Quelques secondes plus tard, le bateau heurte la masse rocheuse.

• 21h30. « On a senti un choc très violent, tout ce qu’il y avait sur les tablettes a sauté en l’air et la lumière s’est éteinte », raconte un couple de retraités lyonnais. Les pannes d’électricité se succèdent sur le navire, qui commence à pencher sur la gauche. Dans les hauts-parleurs, des messages rassurants se succèdent. « Au micro, on nous a d’abord informés d’une panne du générateur, puis qu’il ne fallait pas s’inquiéter et rester dans nos cabines. Mais on n’a pas tout compris tout de suite. On a demandé à des Français de nous traduire. Et puis on a déduit qu’il fallait sortir. Beaucoup de gens étaient perdus. »

Certains passagers décident d’eux-mêmes d’aller chercher leur gilet de sauvetage. Le bateau se met soudainement à pencher du côté droit.

• Entre 21h30 et 23h. Les témoignages divergent quant à l’heure exacte de l’alerte générale, certains parlant d’une heure après le choc, d’autres d’une heure trente. De nombreux passagers expliquent l’incompréhension générale durant ce moment de flou. « On se regardait en se demandant ce qui se passait. De mémoire, il y a eu un deuxième message nous disant que la situation était sous contrôle. Je me suis dit que ce n’était quand même pas normal », raconte un passager lillois à La Voix du Nord. « J’ai vu des gens remonter très paniqués. C’était difficile de communiquer, il y avait beaucoup de nationalités différentes. » « Des gens étaient coincés dans l’ascenseur. Il n’y avait aucune information. L’équipage semblait perdu », expliquent les deux passagers originaires de Mérignac.

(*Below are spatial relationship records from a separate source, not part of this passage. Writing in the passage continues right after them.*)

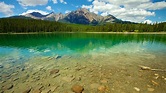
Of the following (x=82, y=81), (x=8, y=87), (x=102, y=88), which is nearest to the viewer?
(x=102, y=88)

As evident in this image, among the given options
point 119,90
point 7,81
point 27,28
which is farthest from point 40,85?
point 27,28

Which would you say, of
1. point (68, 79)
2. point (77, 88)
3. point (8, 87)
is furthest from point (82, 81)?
point (8, 87)

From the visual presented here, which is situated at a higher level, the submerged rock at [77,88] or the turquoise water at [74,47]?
the turquoise water at [74,47]

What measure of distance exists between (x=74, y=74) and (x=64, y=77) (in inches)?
53.4

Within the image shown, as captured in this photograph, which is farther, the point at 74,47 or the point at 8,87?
the point at 74,47

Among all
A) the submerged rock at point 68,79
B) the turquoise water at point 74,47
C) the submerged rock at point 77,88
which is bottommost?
the submerged rock at point 68,79

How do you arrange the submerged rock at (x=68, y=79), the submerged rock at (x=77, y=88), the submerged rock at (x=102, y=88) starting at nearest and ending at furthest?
1. the submerged rock at (x=77, y=88)
2. the submerged rock at (x=102, y=88)
3. the submerged rock at (x=68, y=79)

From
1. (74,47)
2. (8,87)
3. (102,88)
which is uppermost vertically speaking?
(74,47)

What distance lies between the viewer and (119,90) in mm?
10852

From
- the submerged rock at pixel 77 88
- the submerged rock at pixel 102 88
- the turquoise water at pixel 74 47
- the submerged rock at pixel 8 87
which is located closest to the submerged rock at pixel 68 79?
the submerged rock at pixel 77 88

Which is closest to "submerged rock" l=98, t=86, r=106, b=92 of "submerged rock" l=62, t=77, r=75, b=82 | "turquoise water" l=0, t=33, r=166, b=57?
"submerged rock" l=62, t=77, r=75, b=82

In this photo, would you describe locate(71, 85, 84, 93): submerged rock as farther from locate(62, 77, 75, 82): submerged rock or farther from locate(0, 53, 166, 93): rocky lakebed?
locate(62, 77, 75, 82): submerged rock

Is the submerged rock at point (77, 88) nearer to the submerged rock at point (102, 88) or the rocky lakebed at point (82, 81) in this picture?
the rocky lakebed at point (82, 81)

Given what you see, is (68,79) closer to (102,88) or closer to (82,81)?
(82,81)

Au même moment, un couple sud-coréen en voyage de noces se réveille. Les époux tentent de sortir de leur chambre, mais le bateau penche tellement qu’ils n’y parviennent pas. « Nous avons fini par glisser au fond du couloir et nous nous sommes faits mal ». Les deux jeunes gens, âgés de 29 ans, décident de rester dans leur cabine, plongée dans le noir, et d’attendre d’éventuels secours.

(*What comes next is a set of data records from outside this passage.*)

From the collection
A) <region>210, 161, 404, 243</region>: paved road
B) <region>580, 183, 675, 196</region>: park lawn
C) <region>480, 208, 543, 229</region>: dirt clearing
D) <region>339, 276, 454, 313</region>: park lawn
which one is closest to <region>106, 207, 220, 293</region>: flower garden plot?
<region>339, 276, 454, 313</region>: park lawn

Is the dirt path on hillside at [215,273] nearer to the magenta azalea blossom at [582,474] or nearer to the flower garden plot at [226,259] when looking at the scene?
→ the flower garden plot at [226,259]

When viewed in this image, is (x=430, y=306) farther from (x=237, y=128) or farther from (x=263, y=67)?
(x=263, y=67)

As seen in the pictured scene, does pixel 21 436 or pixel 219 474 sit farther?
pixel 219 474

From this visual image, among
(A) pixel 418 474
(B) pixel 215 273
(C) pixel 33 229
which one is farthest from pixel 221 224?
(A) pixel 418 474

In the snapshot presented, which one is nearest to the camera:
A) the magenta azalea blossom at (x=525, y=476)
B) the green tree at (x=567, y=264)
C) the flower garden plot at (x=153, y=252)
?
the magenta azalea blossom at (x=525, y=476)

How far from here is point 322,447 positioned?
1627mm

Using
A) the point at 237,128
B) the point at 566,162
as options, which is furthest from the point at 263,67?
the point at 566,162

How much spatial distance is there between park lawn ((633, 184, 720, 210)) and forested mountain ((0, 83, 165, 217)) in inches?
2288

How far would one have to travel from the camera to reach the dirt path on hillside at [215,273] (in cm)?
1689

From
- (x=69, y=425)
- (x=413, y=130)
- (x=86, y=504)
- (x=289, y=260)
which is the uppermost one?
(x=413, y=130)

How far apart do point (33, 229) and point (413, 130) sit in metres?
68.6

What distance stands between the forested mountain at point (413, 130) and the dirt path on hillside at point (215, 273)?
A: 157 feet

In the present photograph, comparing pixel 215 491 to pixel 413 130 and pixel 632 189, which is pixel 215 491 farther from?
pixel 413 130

• De 23h à 6h. L’alerte générale sonne. Les passagers sont appelés à rejoindre les chaloupes. Une longue attente commence, et la panique s’empare de la foule à mesure que les canots de sauvetage se font de plus en plus rares. Certains tombent en voulant monter sur un bateau, d’autres sautent volontairement dans une eau à 8°C. « Ceux qui nous ont aidés, ce sont les cuisiniers, les femmes de ménage, tous philippins. Ils se sont encordés pour nous aider à descendre dans les chaloupes. Nous avons pu monter au dernier moment, avant que le bateau ne se couche », confie le couple de Mérignac. Le témoin de La Voix du Nord affirme également que sa chaloupe a été mise à l’eau par du personnel de cuisine.

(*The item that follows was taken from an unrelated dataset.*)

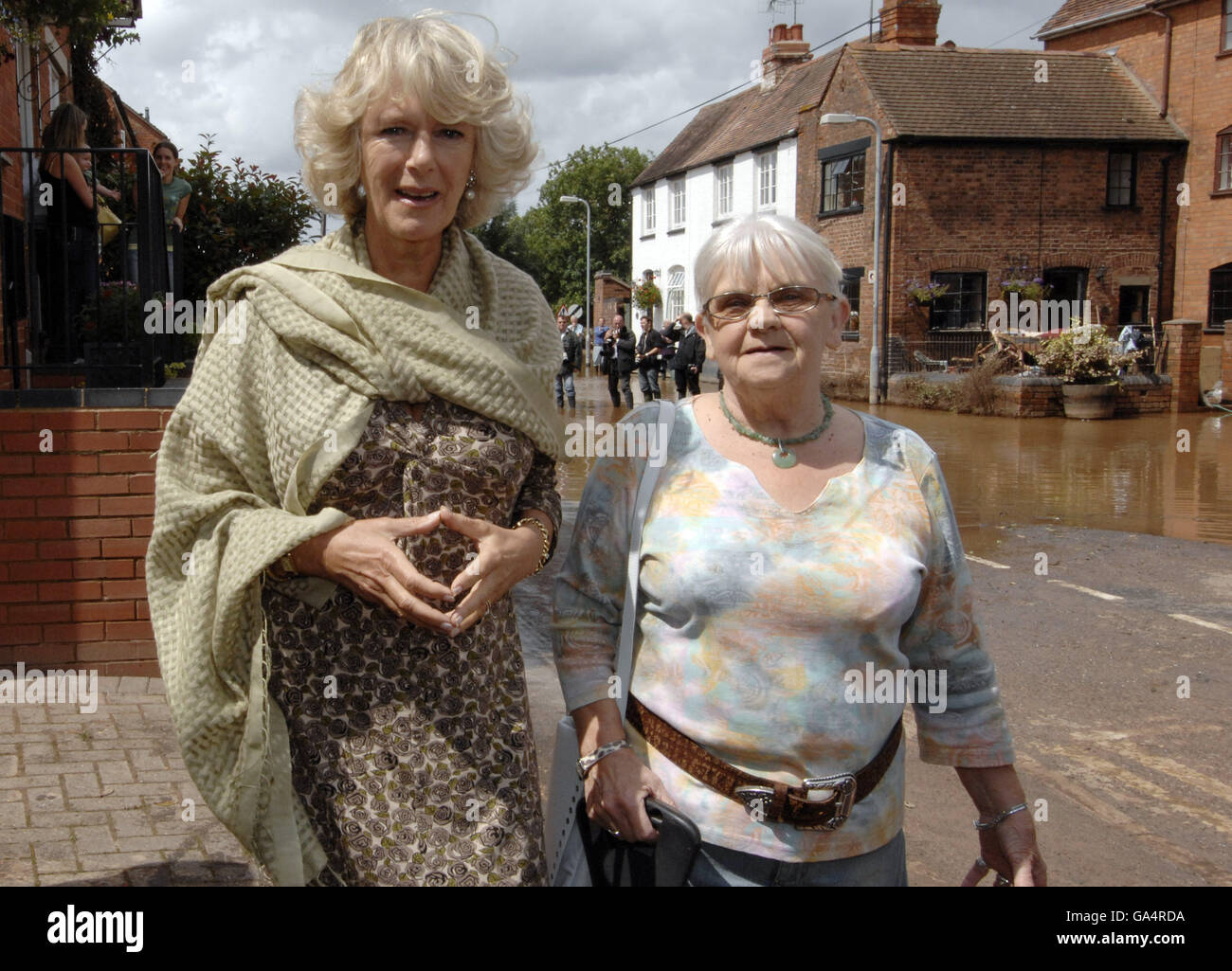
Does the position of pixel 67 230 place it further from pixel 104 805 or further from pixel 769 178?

Plusieurs témoignages relatent la difficulté du personnel à mettre à l’eau les chaloupes. « Les goupilles étaient grippées. Impossible de les décrocher. Et les gens continuaient à affluer en masse. Sont arrivées deux personnes handicapées et une personne âgée. J’ai cru qu’elles allaient passer par-dessus bord. Rétrospectivement, je me dis que certains n’ont pas su être dignes d’être appelés des hommes », confie un passager originaire de Saint Crépin (Hautes-Alpes) au Dauphiné Libéré. Enfants et personnes âgées bousculés par des hommes valides afin d’accéder aux canots reviennent dans de nombreux récits.

Les chaloupes, pas assez nombreuses, auraient selon plusieurs témoins fait des allers-retours entre la côte et le navire pour récupérer de nouveaux passagers. D’autres n’ont pas eu la chance de pouvoir grimper sur une embarcation. Un couple originaire de Saint- Etienne a dû sauter à l’eau pour rejoindre à la nage la rive, raconte La Provence. Auparavant, il a dû briser une porte vitrée pour se dégager des couloirs intérieurs du navire.

• 23h40. Le commandant du navire est retrouvé sur le rivage de Giglio, alors que la plupart des passagers tentent encore de quitter le Costa Concordia.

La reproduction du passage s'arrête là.